Required work:
**a.** In the post about the keto diet and exercise, how long and how often does the writer work out?
**b.** List every benefit of working out that the writer of the keto diet and exercise post says they now have.
**c.** Write the next part of the post about the keto diet and exercise, continuing from its last sentence.

Supplied passage:
I don't see anything in the article I read about high blood sugar inhibiting the body's ability to absorb ketones in the blood (but I"m not discounting it), but only that low "cell" sugar causes ketosis (burning fat for fuel), which results in ketone buildup in the blood. High blood sugar is not the cause, but a symptom of diabetes which may result in low cell sugar, which in turn causes ketosis. So yeah, my admittedly amateur understanding would suggest that this could be a reasonable risk to someone on a keto diet. Especially if they are not doing so carefully.
As to everything else, see my point above about not spending a ton of time researching, but also my default skepticism of the latest diet fad. I've seen a lot of these come and go, and every single one of them has had some pretty harmful side effects (admittedly due to folks jumping on the fad and not doing things correctly in most cases).
I'll also point out my initial starting point in this. That people go to enormous amounts of effort and put up with a ton of additional side effects and changes to their lifestyle just to avoid the much less impact causing, much less side effect causing, and frankly far more positive additional effects that doing the "exercise" side of "diet and exercise" entails. It's just baffling to me when people speak of all the time and effort and pain involved in something like this, when simple exercise would be far far more beneficial to them.
I spend approximately 2 hours a week total working out. That's it. 30 minutes in the morning, four days a week. About half of that is stretching and basic calesthenics, the other half either light weights (dumbells), or cardio. That's it. Yeah. It's a bit painful starting out, especially if your muscles haven't been worked for a while. But once you get into it, the benefits are amazing. I don't wake up with neck or back pain 3-4 days out of the week. I don't have to work to get out of a reclining chair. I can do things like lift my legs up and hold them out of the way if someone needs to get by, without straining. I have better core strength than I would otherwise. I don't get sick as often (seriously. used to get a cold or flu at least twice a year, now maybe once every other year, I'll succumb to something). And I look a hell of a lot better in the mirror.

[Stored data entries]
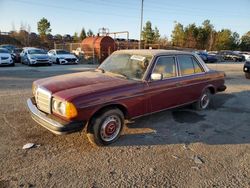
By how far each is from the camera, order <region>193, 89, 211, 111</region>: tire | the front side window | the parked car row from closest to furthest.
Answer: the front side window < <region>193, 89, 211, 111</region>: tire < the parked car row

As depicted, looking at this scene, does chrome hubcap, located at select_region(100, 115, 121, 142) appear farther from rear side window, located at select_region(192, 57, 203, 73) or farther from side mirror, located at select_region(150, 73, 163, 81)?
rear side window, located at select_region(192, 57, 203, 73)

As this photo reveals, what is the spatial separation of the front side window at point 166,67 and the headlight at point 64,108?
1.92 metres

---

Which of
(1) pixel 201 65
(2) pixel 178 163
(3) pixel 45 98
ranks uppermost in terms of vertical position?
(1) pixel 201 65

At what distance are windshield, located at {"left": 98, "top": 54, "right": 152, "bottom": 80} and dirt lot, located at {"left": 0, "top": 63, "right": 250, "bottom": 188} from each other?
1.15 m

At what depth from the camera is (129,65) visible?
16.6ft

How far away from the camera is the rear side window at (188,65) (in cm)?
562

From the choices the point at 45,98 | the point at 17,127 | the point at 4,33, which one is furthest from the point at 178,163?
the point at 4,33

==

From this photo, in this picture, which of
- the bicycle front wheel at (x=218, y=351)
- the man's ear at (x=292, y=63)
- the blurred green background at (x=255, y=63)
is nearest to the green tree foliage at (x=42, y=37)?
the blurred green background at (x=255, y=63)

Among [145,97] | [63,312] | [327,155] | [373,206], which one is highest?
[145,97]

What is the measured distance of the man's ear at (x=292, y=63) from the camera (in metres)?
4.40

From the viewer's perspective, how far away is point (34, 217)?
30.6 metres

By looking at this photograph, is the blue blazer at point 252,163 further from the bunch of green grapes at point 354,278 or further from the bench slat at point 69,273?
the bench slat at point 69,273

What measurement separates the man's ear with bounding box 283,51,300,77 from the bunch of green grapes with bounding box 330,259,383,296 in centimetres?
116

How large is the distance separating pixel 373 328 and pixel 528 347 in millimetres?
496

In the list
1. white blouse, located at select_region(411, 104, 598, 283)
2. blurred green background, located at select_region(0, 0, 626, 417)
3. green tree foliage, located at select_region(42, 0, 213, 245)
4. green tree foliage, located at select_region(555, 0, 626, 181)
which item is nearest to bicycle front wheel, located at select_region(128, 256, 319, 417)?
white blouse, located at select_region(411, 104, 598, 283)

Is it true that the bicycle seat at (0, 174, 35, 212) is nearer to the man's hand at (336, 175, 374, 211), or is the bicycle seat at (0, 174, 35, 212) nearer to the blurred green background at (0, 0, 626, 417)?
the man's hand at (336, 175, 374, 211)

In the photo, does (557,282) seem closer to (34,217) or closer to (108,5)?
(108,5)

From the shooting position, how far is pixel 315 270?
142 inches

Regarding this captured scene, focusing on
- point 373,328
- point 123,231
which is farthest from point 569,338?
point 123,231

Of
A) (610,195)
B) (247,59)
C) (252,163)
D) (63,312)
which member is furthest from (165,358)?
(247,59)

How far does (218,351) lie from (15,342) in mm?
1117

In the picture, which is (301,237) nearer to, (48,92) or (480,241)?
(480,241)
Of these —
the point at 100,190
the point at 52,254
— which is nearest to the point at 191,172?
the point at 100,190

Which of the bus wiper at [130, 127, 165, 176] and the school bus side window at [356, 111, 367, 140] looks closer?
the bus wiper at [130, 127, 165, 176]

Task answers:
**a.** 30 minutes in the morning, four days a week.

**b.**
- No longer waking up with neck or back pain 3-4 days out of the week
- Not having to work to get out of a reclining chair
- Being able to lift their legs up and hold them out of the way, without straining, when someone needs to get by
- Better core strength
- Getting sick less often
- Looking a lot better in the mirror

**c.**
And along the way? I don't have to worry much about what kinds of food I eat. I don't have to scan the menu at a restaurant for something that doesn't have any carbs in it (which is darn few things I imagine). I just need to keep the portions reasonable, and balance what I eat to a reasonable degree. I don't have to put up with any of the symptoms or "maybe a problem, but we don't know for sure" stuff. The "side effects" of even a modest regular exercise plan are all positive. Yet, despite this, we have so many people apparently so unwilling to just get out of their easy chairs and do some minor amount of exercise that they'll go through ridiculous hoops to avoid it.
And that, I simply don't get. I mean, I get that people don't do this. I have friends who own at least two or more pieces of exercise equipment, that they bought because they wanted to "get into shape", that are sitting collecting dust, while they are getting rounder and rounder, and complaining of all sorts of health problems. I've seen the same friends go on yo-yo diet after yo-yo diet, complaining all the way. And when I suggest politely that maybe they should use the treadmill or exercise bike they have, they say something like "it's too hard", or "it doesn't work". Well, yeah. If you do it a few times for a week or two and then stop, you wont notice anything. It's a long haul sort of thing. But the long term health benefits are well worth it.
So what I don't get is *why* people do this. But they do. Such is human nature, I guess.